West Jordan gets 82% of its water from the reservoirs in the mountains. Jordanelle, Pine View, etc. It is piped down through very large concrete aqueducts. If an earthquake damages these, it may take 3 or 4 months to repair them. “But we could keep the city alive with the wells, if the quake didn’t disrupt them and if no one takes a shower. It would be close.” Â I then asked, “What about EMP?” Â I got no tap dancing, hemming or hawing. He looked right at me and said, “The city will die.” Almost exactly what Bron said at Hires. It is likely he had attended the EMP seminar Bron was presenting at the Little America Hotel on the morning of 9/11, which was adjourned by the events in New York City. About 600 city and state officials were in attendance, those associated with law enforcement, utility management, etc.

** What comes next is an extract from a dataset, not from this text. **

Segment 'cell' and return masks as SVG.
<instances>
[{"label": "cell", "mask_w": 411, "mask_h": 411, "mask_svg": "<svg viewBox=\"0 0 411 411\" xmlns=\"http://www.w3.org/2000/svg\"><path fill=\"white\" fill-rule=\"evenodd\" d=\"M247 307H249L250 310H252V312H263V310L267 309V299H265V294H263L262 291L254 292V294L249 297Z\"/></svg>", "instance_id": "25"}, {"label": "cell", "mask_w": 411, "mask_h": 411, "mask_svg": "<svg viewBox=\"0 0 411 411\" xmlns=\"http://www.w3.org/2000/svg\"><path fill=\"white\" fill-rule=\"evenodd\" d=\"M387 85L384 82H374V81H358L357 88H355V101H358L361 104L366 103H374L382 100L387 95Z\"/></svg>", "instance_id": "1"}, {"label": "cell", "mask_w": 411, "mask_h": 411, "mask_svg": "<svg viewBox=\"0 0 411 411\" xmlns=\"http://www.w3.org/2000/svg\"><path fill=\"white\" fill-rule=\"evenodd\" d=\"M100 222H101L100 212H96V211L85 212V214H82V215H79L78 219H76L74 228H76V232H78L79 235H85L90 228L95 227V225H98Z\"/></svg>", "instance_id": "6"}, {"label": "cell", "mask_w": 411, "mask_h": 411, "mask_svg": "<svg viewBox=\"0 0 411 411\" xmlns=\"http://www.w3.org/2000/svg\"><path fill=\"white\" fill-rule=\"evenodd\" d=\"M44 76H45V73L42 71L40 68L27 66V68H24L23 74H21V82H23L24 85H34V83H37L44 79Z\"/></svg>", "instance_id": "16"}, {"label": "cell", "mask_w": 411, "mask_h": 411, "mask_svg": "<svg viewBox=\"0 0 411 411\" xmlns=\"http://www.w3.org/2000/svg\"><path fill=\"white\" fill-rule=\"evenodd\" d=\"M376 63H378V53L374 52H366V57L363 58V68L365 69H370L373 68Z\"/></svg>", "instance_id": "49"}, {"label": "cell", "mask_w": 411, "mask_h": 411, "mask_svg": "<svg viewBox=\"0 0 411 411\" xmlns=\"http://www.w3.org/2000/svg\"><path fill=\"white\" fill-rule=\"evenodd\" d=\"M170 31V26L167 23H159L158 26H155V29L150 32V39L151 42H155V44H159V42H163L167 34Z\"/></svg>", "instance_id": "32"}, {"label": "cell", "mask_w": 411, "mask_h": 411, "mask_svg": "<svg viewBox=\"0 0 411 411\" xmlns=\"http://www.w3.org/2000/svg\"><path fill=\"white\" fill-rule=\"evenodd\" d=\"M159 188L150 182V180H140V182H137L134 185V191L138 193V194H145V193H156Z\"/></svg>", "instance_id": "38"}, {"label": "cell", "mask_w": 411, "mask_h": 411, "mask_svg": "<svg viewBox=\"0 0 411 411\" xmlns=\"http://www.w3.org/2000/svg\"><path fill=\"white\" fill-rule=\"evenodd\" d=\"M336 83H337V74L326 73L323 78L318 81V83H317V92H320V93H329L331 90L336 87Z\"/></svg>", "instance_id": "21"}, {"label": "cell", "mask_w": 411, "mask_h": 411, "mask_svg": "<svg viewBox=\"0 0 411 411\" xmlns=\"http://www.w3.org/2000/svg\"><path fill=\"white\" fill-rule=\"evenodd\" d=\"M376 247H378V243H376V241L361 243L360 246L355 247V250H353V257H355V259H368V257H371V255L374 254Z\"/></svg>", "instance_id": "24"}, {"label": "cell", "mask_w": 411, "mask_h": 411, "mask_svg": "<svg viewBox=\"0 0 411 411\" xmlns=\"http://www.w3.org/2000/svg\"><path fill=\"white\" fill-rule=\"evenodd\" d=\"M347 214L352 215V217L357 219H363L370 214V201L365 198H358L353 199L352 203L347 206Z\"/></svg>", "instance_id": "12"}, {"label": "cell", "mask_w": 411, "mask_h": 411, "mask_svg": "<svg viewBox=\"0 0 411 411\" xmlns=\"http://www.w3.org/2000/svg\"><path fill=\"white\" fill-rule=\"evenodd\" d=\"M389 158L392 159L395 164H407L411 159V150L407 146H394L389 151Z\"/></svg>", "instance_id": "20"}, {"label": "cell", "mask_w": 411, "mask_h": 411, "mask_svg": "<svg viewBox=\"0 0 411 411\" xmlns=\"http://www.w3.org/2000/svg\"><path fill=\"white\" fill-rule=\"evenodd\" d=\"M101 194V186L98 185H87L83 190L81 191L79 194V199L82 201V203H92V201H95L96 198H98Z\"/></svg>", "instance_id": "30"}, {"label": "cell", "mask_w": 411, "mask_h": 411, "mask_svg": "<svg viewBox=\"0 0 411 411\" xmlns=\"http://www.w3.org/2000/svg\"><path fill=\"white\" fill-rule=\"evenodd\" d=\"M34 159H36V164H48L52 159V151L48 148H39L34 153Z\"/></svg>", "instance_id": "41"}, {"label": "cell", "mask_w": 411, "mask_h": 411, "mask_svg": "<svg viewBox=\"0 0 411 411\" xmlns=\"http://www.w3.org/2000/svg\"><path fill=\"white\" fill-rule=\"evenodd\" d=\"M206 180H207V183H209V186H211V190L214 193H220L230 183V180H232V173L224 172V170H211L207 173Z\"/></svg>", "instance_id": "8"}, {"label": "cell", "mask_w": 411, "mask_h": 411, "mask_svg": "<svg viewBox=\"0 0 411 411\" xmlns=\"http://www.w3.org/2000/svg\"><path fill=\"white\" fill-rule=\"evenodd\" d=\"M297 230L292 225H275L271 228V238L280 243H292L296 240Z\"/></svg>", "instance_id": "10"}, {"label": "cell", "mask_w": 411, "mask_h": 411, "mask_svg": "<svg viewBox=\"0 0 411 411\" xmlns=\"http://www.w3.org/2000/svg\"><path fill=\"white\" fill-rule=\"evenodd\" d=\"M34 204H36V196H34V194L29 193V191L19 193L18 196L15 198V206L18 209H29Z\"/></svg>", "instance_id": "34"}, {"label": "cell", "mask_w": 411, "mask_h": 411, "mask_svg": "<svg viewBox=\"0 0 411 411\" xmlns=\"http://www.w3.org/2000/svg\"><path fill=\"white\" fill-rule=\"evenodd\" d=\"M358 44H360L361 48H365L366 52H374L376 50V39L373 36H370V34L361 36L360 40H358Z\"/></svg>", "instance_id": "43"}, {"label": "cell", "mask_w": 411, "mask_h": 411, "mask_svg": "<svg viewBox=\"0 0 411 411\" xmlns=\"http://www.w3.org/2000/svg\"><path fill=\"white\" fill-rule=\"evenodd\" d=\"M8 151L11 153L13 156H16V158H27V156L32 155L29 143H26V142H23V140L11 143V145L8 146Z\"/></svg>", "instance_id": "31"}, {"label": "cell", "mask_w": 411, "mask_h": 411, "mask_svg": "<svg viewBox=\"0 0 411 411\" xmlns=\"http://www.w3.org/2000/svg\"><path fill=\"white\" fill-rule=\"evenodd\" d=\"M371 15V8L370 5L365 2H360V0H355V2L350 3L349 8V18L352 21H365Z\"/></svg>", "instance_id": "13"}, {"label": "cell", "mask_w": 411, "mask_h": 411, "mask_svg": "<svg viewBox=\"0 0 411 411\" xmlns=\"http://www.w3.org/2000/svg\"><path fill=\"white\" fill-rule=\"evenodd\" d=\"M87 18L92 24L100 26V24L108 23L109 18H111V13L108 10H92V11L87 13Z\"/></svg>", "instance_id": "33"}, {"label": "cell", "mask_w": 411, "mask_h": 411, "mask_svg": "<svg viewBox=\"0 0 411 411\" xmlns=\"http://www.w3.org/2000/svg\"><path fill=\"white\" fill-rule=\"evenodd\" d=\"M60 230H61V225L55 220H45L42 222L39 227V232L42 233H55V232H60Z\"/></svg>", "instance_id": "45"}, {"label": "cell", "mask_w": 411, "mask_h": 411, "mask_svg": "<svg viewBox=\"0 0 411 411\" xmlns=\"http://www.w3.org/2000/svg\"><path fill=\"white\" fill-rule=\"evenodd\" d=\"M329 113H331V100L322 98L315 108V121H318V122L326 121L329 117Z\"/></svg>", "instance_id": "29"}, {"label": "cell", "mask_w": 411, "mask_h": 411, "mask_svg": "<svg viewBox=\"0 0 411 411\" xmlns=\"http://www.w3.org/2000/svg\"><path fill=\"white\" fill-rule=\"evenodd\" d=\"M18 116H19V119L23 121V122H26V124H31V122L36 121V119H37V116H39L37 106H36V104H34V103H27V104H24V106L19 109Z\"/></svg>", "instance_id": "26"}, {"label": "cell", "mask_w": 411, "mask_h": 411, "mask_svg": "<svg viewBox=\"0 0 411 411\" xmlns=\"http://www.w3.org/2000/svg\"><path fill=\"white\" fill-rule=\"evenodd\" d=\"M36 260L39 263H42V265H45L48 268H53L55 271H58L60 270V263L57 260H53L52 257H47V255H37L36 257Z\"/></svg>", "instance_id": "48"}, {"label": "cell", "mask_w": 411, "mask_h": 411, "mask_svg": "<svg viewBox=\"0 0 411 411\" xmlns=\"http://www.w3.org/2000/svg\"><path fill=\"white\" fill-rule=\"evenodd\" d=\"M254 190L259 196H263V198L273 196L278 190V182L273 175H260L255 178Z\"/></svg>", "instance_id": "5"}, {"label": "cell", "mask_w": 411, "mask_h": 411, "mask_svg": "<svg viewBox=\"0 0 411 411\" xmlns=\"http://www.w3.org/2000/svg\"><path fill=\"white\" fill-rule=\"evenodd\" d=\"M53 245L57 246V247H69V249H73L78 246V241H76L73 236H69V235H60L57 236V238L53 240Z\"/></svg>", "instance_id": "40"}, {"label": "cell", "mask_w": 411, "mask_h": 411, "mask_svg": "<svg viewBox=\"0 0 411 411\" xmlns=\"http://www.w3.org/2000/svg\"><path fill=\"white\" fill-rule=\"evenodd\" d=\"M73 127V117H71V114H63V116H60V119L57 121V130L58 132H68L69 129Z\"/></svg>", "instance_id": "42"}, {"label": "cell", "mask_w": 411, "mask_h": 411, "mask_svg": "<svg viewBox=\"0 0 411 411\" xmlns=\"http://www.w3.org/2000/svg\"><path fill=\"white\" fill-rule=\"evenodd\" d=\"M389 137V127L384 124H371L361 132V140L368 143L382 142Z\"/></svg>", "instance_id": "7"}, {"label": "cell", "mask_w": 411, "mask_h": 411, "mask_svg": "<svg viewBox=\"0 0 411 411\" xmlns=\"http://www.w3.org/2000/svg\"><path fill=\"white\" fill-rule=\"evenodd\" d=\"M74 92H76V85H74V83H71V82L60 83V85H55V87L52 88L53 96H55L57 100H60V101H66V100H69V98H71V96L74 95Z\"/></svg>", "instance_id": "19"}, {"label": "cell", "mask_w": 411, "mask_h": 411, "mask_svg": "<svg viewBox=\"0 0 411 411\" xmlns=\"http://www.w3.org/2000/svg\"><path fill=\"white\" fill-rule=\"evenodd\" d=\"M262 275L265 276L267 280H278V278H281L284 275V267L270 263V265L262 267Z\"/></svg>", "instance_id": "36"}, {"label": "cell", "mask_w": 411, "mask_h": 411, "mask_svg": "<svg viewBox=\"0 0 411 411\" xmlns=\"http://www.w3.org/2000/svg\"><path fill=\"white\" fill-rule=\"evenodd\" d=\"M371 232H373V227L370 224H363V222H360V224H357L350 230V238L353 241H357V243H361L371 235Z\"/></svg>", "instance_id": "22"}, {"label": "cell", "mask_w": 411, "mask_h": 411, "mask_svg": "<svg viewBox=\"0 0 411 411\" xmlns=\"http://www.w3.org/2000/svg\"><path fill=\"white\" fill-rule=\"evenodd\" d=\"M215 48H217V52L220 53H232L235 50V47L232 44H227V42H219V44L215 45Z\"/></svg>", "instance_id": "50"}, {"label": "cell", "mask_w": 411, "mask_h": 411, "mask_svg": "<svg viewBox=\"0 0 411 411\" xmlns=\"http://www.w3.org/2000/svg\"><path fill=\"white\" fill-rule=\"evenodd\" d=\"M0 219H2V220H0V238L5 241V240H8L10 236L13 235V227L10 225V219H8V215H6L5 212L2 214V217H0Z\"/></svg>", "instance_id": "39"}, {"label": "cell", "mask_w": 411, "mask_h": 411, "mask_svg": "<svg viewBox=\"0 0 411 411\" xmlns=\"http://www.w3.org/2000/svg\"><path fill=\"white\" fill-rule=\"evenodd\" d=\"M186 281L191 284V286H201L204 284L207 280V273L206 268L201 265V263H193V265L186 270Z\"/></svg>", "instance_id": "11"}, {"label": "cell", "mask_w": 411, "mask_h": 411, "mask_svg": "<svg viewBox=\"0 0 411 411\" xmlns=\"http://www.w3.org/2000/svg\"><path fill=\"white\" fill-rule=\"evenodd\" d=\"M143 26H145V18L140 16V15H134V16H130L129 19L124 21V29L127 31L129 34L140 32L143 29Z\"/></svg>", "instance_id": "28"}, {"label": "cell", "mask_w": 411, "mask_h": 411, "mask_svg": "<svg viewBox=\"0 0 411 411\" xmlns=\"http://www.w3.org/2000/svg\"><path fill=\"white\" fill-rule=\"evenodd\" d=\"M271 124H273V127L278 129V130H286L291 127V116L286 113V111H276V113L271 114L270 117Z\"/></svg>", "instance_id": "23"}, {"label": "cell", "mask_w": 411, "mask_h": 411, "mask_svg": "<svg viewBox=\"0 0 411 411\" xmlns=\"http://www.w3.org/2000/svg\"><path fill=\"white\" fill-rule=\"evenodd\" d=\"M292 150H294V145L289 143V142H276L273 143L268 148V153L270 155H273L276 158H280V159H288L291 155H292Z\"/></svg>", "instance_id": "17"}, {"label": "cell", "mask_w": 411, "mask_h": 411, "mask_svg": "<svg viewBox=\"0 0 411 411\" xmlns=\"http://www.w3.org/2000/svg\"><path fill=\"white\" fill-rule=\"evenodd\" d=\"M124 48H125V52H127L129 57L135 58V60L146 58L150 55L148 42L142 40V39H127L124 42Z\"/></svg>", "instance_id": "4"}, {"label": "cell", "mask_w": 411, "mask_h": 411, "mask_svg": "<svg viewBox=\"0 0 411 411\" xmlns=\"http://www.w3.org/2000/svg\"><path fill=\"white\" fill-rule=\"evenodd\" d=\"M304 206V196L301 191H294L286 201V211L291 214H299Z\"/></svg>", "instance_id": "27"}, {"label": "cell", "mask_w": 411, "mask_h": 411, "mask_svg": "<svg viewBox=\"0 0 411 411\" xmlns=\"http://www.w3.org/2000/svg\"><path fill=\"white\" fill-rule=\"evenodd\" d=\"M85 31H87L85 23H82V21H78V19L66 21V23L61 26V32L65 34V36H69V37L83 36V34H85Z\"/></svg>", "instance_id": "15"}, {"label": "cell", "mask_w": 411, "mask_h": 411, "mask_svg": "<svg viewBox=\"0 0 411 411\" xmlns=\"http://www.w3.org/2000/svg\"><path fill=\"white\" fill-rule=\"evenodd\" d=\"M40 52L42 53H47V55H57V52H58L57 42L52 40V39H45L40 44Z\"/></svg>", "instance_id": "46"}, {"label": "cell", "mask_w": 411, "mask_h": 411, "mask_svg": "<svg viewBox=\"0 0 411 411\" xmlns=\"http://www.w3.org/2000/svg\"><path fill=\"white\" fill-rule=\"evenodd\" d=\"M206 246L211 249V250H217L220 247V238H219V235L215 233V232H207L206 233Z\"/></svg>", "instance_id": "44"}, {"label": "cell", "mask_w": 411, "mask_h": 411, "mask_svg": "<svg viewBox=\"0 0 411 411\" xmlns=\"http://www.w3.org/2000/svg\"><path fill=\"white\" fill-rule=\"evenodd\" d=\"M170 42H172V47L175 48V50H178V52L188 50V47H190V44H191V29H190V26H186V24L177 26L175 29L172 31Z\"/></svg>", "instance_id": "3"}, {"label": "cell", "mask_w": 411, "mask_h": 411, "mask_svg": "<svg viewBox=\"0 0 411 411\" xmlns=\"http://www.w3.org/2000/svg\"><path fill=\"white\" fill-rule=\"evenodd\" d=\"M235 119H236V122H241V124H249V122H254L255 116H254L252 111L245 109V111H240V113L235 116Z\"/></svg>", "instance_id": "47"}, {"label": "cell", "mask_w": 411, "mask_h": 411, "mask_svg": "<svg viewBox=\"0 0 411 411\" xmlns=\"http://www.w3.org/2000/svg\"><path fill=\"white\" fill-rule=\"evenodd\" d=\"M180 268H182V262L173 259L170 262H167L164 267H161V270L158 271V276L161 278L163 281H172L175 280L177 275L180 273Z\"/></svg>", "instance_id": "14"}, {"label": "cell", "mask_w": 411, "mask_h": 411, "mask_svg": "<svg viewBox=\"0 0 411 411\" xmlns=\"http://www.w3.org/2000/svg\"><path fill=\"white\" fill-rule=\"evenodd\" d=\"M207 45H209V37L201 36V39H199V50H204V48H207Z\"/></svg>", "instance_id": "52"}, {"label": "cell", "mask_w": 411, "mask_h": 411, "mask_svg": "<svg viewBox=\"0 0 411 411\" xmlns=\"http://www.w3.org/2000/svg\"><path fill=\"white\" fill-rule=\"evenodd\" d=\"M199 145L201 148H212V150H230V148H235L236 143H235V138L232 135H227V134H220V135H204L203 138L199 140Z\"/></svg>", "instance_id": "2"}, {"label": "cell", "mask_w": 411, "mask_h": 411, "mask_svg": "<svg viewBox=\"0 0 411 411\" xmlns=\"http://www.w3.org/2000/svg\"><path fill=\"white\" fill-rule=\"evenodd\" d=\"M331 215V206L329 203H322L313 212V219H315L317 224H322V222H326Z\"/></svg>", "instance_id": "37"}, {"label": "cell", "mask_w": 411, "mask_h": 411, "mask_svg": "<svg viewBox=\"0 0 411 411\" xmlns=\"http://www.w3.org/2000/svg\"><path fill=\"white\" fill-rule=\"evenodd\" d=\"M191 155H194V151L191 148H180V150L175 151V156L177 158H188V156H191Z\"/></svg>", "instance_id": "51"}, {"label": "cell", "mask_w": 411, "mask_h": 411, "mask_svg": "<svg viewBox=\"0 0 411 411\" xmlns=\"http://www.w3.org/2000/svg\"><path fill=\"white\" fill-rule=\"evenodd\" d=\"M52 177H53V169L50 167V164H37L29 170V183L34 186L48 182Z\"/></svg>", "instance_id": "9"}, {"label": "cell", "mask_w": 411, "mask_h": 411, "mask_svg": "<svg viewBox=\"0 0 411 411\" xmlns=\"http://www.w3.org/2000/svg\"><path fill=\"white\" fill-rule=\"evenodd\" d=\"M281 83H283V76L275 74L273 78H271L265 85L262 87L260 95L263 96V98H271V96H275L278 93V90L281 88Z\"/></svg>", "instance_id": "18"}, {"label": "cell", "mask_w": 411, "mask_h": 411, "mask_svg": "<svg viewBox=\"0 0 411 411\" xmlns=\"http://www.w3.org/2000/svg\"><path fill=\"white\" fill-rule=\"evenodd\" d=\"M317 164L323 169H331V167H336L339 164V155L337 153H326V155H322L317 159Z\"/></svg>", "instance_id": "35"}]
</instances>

In Lowell Wood’s 1999 testimony on EMP, he discusses the challenges of “bootstrapping” the grid. It is bleak. It is wise to consider the importance safe, clean water has on the priority list of our preparations. Without the grid, municipal water will be a fond memory and the largest factor in the demise of hundreds of millions of Americans. Those relying on emergency backpack filters will soon find themselves in serious trouble as their filters become hopelessly clogged using ditch water. Virtually all filter manufacturers use tap water to rate their capacities. In my experience in the high Uinta mountains, I had to clean my Katadyn filter after only a few quarts of clear stream water. It was frustrating and time consuming. With cloudy, muddy water, it would be much worse.
What is needed for long-term water filtration is multiple stages starting at 20 microns, and moving down to the .3 micron level so that one filter is not overwhelmed by trying to handle the whole task. Processes to handle viruses and chemicals need to be included. The best filter I’ve found for the long-term water problem is the Lakewater Filter by Vitasalis (Equinox) out of Michigan. Six processes (still not as good as the 19 to 23 stages your city uses) instead of one or two. It requires power to use.so alternative power is also high on your list. It will provide plenty of water for the long haul for showers, cooking, drinking, etc.
Plan and DO for the long haul. In virtually any nuclear confrontation with our very real enemies, you can count on loss of the grid and all its attendant benefits.